Boyer, the commander of the eighteenth brigade, fell in the disorder with seventeen officers and more than a hundred and fifty soldiers of his corps; but Lannes, Bon, and Vial passed over their bodies, which only served to raise them closer to the ramparts.
Bonaparte, not in the trench, but upon it, was directing the artillery himself, and motionless, a target for all, was making a breach in the wall on his right with the cannon in the tower. They had made a practicable opening at the end of an hour. They had no bushes with which to fill up the ditch; but they threw in the corpses as they had already done at another part of the ramparts. Mussulmans and Christians, French and Turks, thrown out through the windows of the tower where they laid heaped up, raised a bridge as high as the ramparts.
Shouts of "Long live the Republic!" were heard, with cries of "To the assault!" The band played the "Marseillaise," and the rest of the army joined in the fight.

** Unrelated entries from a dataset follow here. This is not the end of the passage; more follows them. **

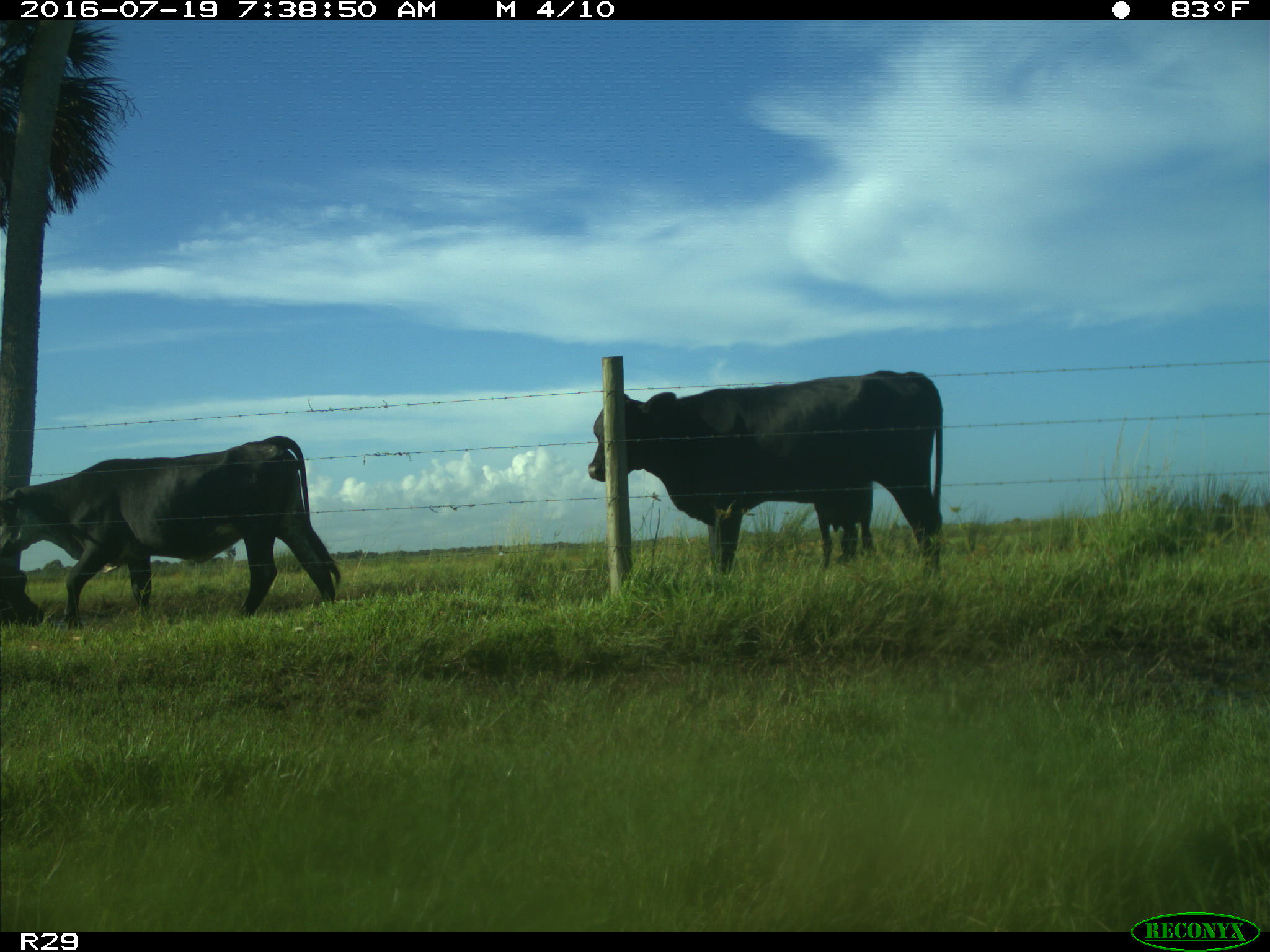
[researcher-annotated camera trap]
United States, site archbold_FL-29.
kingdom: Animalia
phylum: Chordata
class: Mammalia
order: Artiodactyla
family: Bovidae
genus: Bos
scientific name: Bos taurus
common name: domestic cow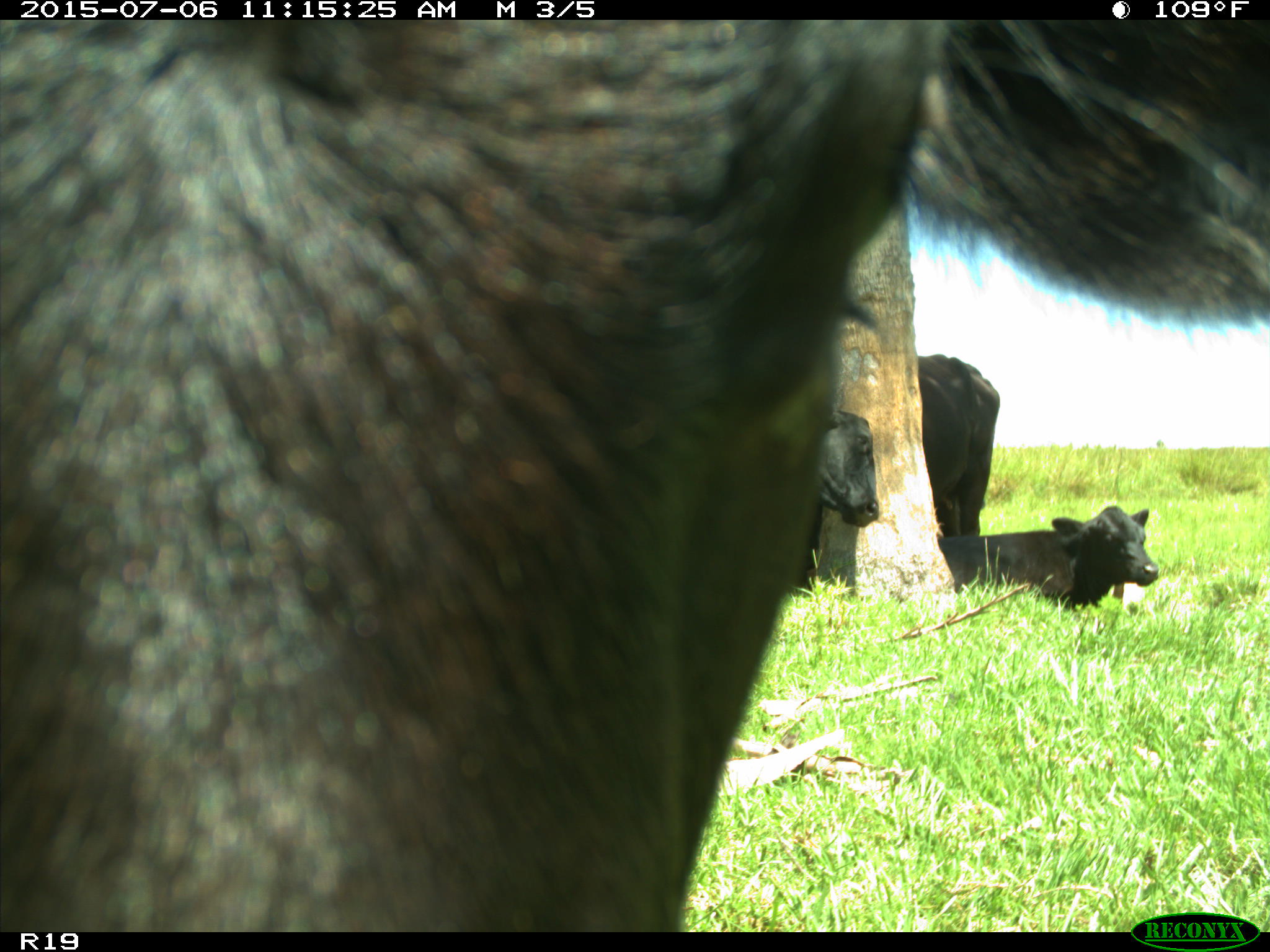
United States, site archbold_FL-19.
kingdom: Animalia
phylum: Chordata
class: Mammalia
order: Artiodactyla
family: Bovidae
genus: Bos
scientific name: Bos taurus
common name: domestic cow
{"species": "Bos taurus (domestic cow)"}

Bonaparte sent one of his ordnance officers named Raimbaud, to tell Roland that the time had come for him to effect his diversion; but when he learned what had been projected, instead of returning to Bonaparte, Raimbaud asked permission to remain with Roland. The two young men were friends, and when a battle is on one does not refuse favors of that sort to a friend.
Roland no sooner heard the order than he placed himself at the head of his two hundred men, plunged into the water with them, turned the corner of the bastion with the water up to their waists, and presented himself in the breach with the trumpets in front. The attack was so unexpected, although the siege had lasted two months, that the gunners were not even at their posts. Roland took possession of them, and having no men to work them, he spiked them. Then shouting, "Victory! Victory!" they dashed into the winding streets of the town.
These cries were heard on the ramparts and redoubled the ardor of the besiegers. For the second time Bonaparte believed himself master of Saint-Jean-d'Acre, and sprang into the "Accursed Tower," which they had had such difficulty in taking. But when he reached it he saw with dismay that the French troops had been brought to a halt by a second inclosure. This was the one which Colonel Phélippeaux—Bonaparte's companion at Brienne—had constructed behind the other.
Leaning half-way out of the window, Bonaparte shouted encouragement to his soldiers. The grenadiers, furious at meeting with this fresh obstacle, attempted to mount on each other's shoulders for want of ladders; but suddenly, while the assailants were being attacked in front by those who had been placed there to defend the inclosure, they were swept by a battery in the flank. A tremendous fusillade burst forth on all sides—from the houses, the streets, the barricades, and even from Djezzar's seraglio. A thick smoke poured up from the city. It was Roland, Raimbaud and Faraud who had fired the bazar. In the midst of the smoke they appeared on the roofs of the houses, and endeavored to enter into communication with those on the ramparts. Through the smoke of the fire and of the artillery they saw the tri-colored plumes waving, and from the city and the ramparts they could hear the cry of "Victory!" which went up for the third time that day. It was destined to be the last.
The soldiers who were to effect a junction with Roland's two hundred men, a portion of whom had already slid down into the town, while the others were fighting on the ramparts or in the ditches, being assailed by volleys from four sides, hesitated as the bullets whistled and the cannon roared around them, falling like hail and passing like a hurricane. Lannes, wounded in the head by a musket ball, fell upon his knees, and was carried off by his soldiers. Kléber held his own like an invulnerable giant in the midst of the fire. Bon and Vial were driven back into the ditch. Bonaparte sought for some one to support Kléber, but every one was occupied. He then ordered the retreat with tears of rage in his eyes; for he did not doubt that all who had entered the town with Roland, together with those who had slipped over the ramparts to join him, some two hundred and fifty or three hundred in all, were lost. And what a harvest of heads they would have to gather in the moat the next day.
He was the last one to retreat, and he shut himself up in his tent with orders that no one was to disturb him. This was the first time in the course of three years that he had doubted his own fortune.